O que fazer:
**a.** No excerto sobre a União Europeia, reescreva em forma de lista o parágrafo que começa por «Sim, porque não?». Mantenha os factos principais.
**b.** Dê seguimento ao excerto sobre a União Europeia a partir da última frase apresentada.

Acha que a União Europeia conseguirá sobreviver com a sua
proposta?
Sim,
porque não? Penso que a União Europeia é muito razoável. Por exemplo, é muito
flexível em ter países a cooperarem numa base económica, é muito flexível
perante outros elementos da política europeia, como o aumento da mobilidade dos
estudantes e este tipo de coisas. Existem muitas questões nas políticas
europeias que revelam a sua sensatez e, perante a ideia de desistirmos da moeda
única, porque haveríamos de abdicar das outras coisas se isto é para o
benefício dos países europeus?
Não acha que esta ideia pode fazer com que os países do
Sul se sintam como a segunda divisão da União Europeia?

Conjunto de registos:
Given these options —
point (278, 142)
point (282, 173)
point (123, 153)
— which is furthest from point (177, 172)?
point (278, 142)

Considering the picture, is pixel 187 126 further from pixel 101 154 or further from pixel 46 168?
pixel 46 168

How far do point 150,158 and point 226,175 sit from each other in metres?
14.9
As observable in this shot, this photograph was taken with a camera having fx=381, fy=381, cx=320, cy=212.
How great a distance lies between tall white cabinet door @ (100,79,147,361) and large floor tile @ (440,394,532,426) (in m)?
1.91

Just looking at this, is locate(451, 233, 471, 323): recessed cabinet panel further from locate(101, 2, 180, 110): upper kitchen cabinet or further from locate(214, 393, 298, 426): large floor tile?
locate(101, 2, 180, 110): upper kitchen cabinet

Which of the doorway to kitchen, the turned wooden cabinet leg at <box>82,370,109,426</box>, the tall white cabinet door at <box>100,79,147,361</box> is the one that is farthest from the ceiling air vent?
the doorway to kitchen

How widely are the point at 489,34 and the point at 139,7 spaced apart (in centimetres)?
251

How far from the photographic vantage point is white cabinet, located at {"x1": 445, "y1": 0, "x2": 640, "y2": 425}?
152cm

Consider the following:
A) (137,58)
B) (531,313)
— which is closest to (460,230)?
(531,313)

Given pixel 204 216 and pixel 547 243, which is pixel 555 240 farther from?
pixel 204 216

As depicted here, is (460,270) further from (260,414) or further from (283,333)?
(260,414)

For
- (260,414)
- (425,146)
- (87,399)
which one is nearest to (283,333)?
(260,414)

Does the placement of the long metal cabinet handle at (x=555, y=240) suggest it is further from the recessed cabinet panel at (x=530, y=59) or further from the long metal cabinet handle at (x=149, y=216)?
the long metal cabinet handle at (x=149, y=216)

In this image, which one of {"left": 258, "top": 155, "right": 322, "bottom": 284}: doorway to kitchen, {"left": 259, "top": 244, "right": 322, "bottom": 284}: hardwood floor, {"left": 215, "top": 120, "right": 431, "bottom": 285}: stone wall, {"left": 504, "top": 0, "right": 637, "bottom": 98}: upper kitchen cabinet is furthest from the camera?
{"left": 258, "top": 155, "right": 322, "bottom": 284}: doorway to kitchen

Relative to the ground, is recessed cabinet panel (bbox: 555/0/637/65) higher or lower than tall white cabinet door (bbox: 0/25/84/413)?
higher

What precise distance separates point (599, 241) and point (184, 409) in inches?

Respostas por tarefa:
**a.**
- A União Europeia pode sobreviver e é considerada muito razoável.
- É muito flexível quanto à cooperação económica entre países.
- É igualmente flexível noutros elementos da política europeia, como o aumento da mobilidade dos estudantes.
- Muitas questões das políticas europeias revelam a sua sensatez.
- Desistir da moeda única não obriga a abdicar das outras coisas, se estas beneficiam os países europeus.

**b.**
Penso
que a União Europeia mostrou aos países pobres que podem ser muito bem
sucedidos. Os países mediterrânicos ou, desde os anos 90, os países da Europa
de Leste, fizeram progressos tremendos no desenvolvimento económico. Cresceram
de uma forma muito mais forte que as nações líderes, como a França, a Holanda
ou a Grã-Bretanha. As desigualdades nos rendimentos
dos países diminuíram de facto na Europa até 1999, mas desde então vemos que os
países mais pobres que adoptaram o euro têm ficado para tràs. Assim, a Europa
Central ainda está a crescer, mas a do Sul está a encolher e as assimetrias
estão a aumentar. A situação oposta é verdade para a Europa do Leste, que está
a crescer de forma ainda mais evidenciada que a Central e os desequilíbrios
estão a ficar cada vez menores, mas a maioria destes países não está no euro,
não tem este impedimento e por isso são economocamente bem sucedidos. Esse complexo da
segunda divisão de que fala já está a acontecer na zona euro porque os países
do Sul já não estão a crescer como antes e, para evitar que isto se agrave
ainda mais, temos de os libertar da moeda única para que recuperam velocidade
de crescimento económico.
Na sua proposta estes países poderão regressar ao euro
caso atinjam certos níveis de competitividade e crescimento económico?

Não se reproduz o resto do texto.